Page excerpt:

Steps 8013 and 8014 relate to the gNB determining an accuracy of the TA relative to the round trip time measurements. This accuracy refers to a consistency/stability of the TA mechanism.


At 8013, the gNB 802 determines a difference between the values determined in 8009 and 8010 if this was not signalled by the UE 801 in 8012. The gNB may additionally or alternatively use proprietary Timing Advance tracking mechanisms to determine an accuracy for the Timing Advance accuracy evaluation. As one example of a proprietary Timing Advance tracking mechanism, a UE may comprise some means of knowing its own position (e.g. through Global Positioning System (GPS) signals), and may track how much the Timing Advance value changes with changes in the UE position and/or when the UE has not moved.


At 8014, the gNB 802 determines whether the Timing Advance mechanism is inaccurate (e.g. whether the difference between the values determined in 8009 and 8010 is above an accuracy threshold value). When the Timing Advance mechanism is determined to be inaccurate, the gNB 802 may initiate enhancement procedures for improving the accuracy of the Timing Advance procedures. When the Timing Advance mechanism is determined to be accurate, the gNB 802 does not initiate enhancement procedures for improving the accuracy of the Timing Advance procedures.


There are a number of ways in which the Timing Advance procedure may be made more accurate. For example, the accuracy may be increased by increasing the rate at which updates are performed, improving a Time of Arrival (ToA) estimation algorithm, decreasing the time between receive-transmit events, and/or disabling of the UE use of Timing Advance for interim adjustments between receive-transmit events.


Steps 8015 to 8016 relate to the gNB 802 determining a reliability of the Timing Advance procedure applied by the gNB 802 relative to the UE 801.

Stated problem:
Continue the Timing Advance passage from its final sentence about steps 8015 to 8016.

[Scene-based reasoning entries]
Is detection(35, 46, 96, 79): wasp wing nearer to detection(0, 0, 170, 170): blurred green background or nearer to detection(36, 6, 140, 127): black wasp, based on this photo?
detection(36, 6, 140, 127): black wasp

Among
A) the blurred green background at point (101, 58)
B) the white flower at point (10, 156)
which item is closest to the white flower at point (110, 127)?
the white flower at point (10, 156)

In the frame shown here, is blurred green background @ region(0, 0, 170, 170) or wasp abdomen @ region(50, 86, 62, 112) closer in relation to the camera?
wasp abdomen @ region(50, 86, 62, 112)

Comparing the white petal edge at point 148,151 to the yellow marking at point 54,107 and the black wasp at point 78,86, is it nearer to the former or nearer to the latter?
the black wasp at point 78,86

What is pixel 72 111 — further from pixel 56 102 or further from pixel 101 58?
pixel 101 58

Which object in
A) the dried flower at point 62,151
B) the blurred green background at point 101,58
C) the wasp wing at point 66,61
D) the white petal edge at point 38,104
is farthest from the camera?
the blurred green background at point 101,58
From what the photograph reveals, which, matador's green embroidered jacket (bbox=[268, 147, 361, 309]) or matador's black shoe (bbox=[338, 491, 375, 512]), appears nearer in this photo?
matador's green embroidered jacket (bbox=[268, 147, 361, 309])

Task output:
At 8015, the gNB 802 calculates a difference between the values determined at 8010 and 8011. The gNB may additionally or alternatively use proprietary Timing Advance tracking mechanisms to estimate at least one reasons for the different in Timing Advance offsets. For example, there may be differences when different or unreliable mechanisms are employed, such as unreliable (or insufficient reliable) physical downlink control channel, an unreliable physical downlink shared channel, and/or differences in Timing Advance mechanisms.


At 8016, the gNB 802 determines whether the Timing Advance mechanism is unreliable (e.g. if the value calculated in 8015 is above a reliability threshold value). When the Timing Advance mechanism is determined to be unreliable, this implies that the UE 801 is not receiving Timing Advance events properly. Therefore, the reliability of Timing Advance transmissions may be improved when the gNB determines that the Timing Advance mechanism is unreliable. The gNB may make no change to the reliability of Timing Advance transmissions when it is determined that the Timing Advance mechanism is reliable.


At 8017, assuming that the Timing Advance mechanism is determined to be accurate and reliable, the gNB 802 reduces the occurrence rate of round trip time measurements such as 8002-8005 so that they occur less frequently. The Timing Advance mechanism may be determined to be both accurate and reliable following a repetition of steps 8001 to 8016 until the Timing Advance is determined to be both accurate and reliable. The use of the Timing Advance mechanisms may be dropped if the Timing Advance mechanism is still determined to be inaccurate and/or unreliable after a predetermined number of steps 8001 to 8016.



FIG. 9 is a flow charts illustrating potential operations that may be performed in accordance with the presently disclosed mechanisms.



FIG. 9 illustrates signalling that may be performed between a UE 901 and a gNB/access point 902. FIG. 9 differs from the example of FIG. 8 in that it is the gNB in FIG. 9 that performs the round-trip-time calculation instead of the UE (as per FIG. 8).


Steps 9001 to 9005 relate to mechanism for the gNB 902 to configure the UE 901 with a receive-transmit-based propagation delay estimation event.


At 9001, the gNB 902 signals a configuration to the UE 901 for configuring the UE 901 to recognize a receive-transmit-based propagation delay estimation on which to calculate a round trip time.


Steps 9002 to 9005 relate to a receive-transmit measurement procedure being performed for a first round trip time calculation/measurement.


At 9002, the gNB 902 signals a downlink reference signal to the UE 801. This downlink reference signal may be, for example, a Primary Reference Signal transmitted by the gNB 902.


At 9003, the UE 901 signals an uplink reference signal to the gNB 902. This uplink reference signal may be, for example, a Sounding Reference Signal.


At 9004, the UE 901 signals a receive-transmit measurement for the uplink reference signal of 9002 to the gNB 902.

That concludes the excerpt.